§ Provided entries
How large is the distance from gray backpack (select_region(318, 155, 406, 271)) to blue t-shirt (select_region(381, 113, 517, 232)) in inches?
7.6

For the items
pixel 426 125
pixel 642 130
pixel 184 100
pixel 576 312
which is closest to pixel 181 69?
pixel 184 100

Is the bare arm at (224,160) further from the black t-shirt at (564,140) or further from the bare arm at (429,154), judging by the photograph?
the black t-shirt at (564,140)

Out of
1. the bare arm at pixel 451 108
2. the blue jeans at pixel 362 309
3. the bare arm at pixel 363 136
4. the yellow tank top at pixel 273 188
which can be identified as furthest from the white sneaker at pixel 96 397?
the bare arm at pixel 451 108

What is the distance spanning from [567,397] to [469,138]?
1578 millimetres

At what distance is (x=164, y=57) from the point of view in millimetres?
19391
---
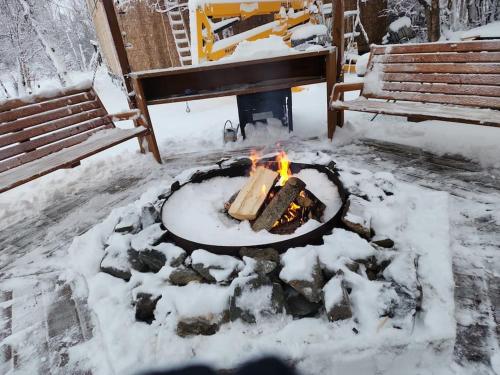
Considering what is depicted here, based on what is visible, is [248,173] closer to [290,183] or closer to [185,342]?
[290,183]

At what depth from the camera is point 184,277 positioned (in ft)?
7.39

§ Exercise instructions
Which lines of the listing above contain the string "point", with case counting? Extract each of those lines in full.

§ Response
At what distance is (x=164, y=57) from the point of view in millimetres?
At what depth from the camera is point 184,277 positioned (in ft)?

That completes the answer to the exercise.